-- Begin Dataset extract --

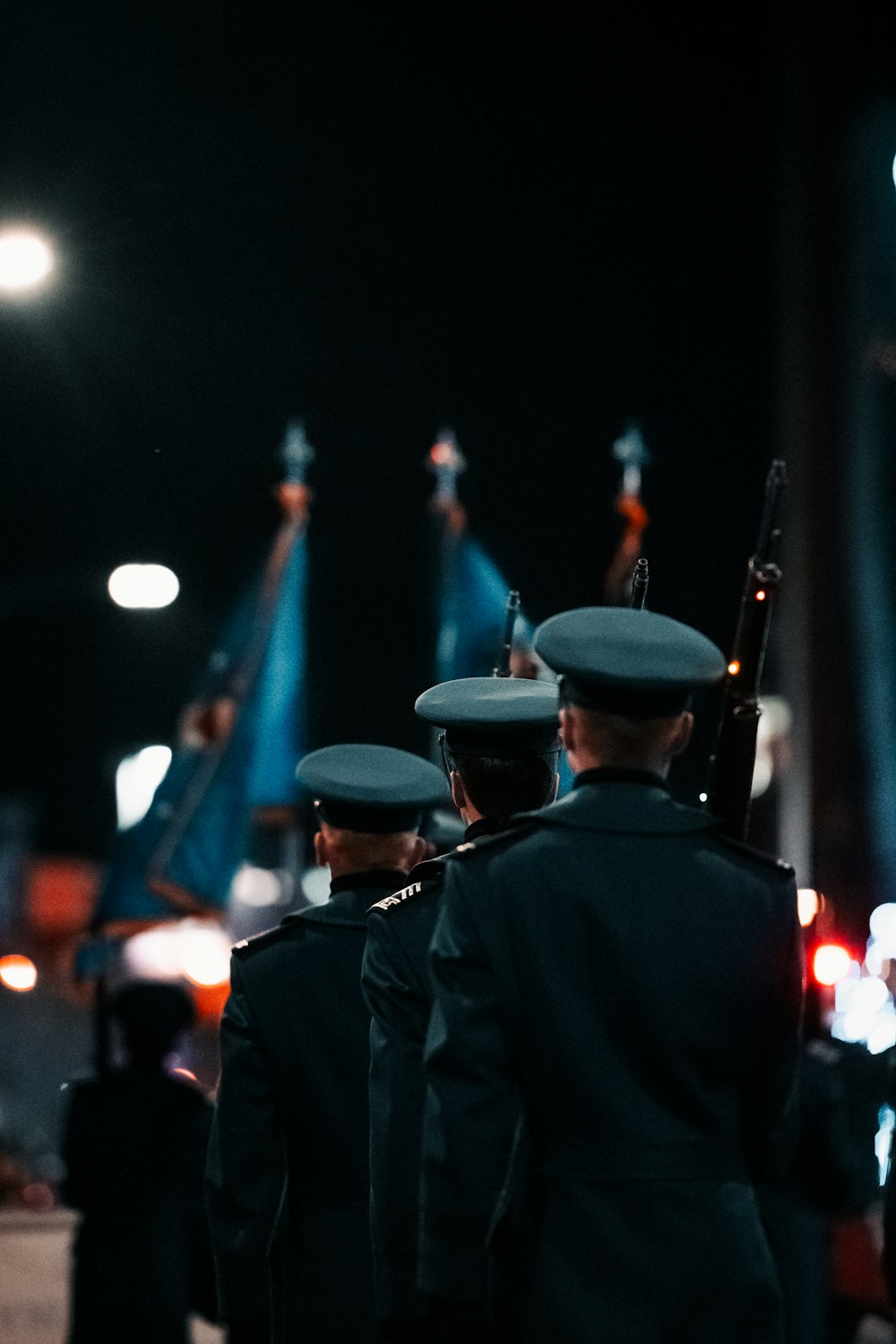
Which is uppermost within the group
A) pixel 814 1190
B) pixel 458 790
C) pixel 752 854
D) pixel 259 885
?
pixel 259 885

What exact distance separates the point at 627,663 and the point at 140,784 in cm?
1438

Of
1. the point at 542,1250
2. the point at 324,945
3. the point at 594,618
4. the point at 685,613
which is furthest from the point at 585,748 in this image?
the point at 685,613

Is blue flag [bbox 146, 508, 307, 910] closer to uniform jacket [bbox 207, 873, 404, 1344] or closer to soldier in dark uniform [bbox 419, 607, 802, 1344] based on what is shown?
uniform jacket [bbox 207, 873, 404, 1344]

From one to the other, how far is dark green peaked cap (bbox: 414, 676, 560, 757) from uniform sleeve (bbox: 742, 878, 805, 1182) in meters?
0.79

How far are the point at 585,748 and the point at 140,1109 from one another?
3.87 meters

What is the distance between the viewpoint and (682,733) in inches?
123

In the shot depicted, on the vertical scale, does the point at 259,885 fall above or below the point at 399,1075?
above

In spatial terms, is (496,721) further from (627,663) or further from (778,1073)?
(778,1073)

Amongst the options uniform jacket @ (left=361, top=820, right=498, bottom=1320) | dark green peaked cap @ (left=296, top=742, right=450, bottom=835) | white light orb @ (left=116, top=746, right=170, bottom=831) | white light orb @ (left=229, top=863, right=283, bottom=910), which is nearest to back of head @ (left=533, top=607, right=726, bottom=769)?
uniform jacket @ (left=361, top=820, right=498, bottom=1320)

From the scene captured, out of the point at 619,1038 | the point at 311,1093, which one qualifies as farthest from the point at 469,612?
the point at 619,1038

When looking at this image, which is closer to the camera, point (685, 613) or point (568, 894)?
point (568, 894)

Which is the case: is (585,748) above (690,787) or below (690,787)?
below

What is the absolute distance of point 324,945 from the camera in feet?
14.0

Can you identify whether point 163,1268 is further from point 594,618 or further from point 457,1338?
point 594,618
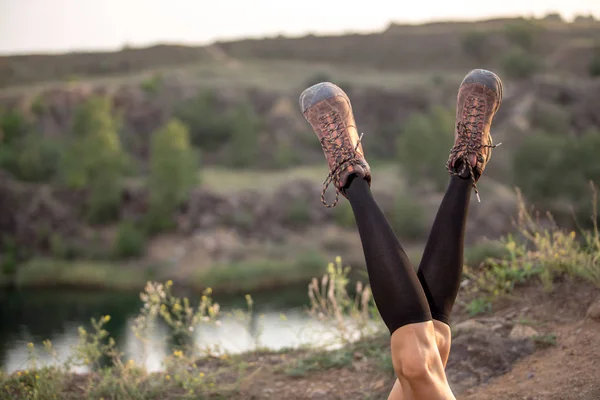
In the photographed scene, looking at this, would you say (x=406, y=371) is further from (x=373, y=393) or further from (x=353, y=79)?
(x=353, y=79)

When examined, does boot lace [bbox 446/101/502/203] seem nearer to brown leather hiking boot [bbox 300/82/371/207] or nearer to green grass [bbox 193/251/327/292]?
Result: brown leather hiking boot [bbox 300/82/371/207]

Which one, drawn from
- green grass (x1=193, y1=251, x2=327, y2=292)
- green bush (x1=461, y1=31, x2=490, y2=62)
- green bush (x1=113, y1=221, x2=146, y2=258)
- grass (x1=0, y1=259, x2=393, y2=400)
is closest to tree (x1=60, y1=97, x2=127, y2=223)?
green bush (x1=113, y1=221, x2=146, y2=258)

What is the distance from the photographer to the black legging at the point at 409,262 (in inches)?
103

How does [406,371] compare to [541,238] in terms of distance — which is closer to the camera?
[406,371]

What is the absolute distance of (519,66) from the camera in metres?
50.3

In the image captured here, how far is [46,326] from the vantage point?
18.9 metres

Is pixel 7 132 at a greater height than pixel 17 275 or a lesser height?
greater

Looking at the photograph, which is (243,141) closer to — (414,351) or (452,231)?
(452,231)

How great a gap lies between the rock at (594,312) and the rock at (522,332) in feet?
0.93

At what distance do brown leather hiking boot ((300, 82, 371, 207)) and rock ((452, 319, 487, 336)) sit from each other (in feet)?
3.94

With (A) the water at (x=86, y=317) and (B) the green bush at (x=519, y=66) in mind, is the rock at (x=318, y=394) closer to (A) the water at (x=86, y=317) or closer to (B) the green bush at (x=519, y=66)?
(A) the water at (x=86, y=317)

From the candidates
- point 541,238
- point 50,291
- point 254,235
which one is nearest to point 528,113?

-- End Dataset extract --

**Written exercise**: List every line in the data that contains the word "above", copying each line in full.

**Worked solution**:
In the shot depicted, on the vertical scale, does the point at 259,885 fall above or below the point at 399,1075?
above
Which is the case: is (585,748) above (690,787) or below (690,787)?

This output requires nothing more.